Assigned task
The whole listing below must be printed again exactly, images excluded.

Recorded data
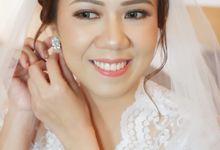 Beautiful Bride, Debora by Favor Brides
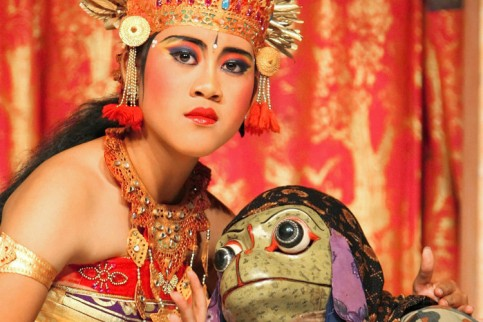 Der Barong-Tanz ist nicht nur Sinnbild des ewigen Kampfes zwischen Gut und Böse. Er ist zugleich Zeugnis für den Erhalt der balinesischen Kultur. Foto: dpa-Zentralbild Fotoquelle: welt.de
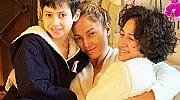Закуска в леглото и подаръци: как Дженифър Лопес празнува с децата си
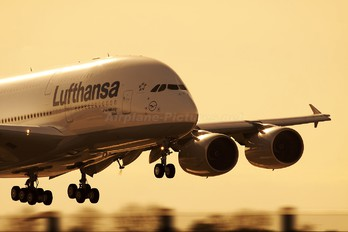 F-WWSN - Lufthansa Airbus A380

Answer area
 Beautiful Bride, Debora by Favor Brides
 Der Barong-Tanz ist nicht nur Sinnbild des ewigen Kampfes zwischen Gut und Böse. Er ist zugleich Zeugnis für den Erhalt der balinesischen Kultur. Foto: dpa-Zentralbild Fotoquelle: welt.de
Закуска в леглото и подаръци: как Дженифър Лопес празнува с децата си
 F-WWSN - Lufthansa Airbus A380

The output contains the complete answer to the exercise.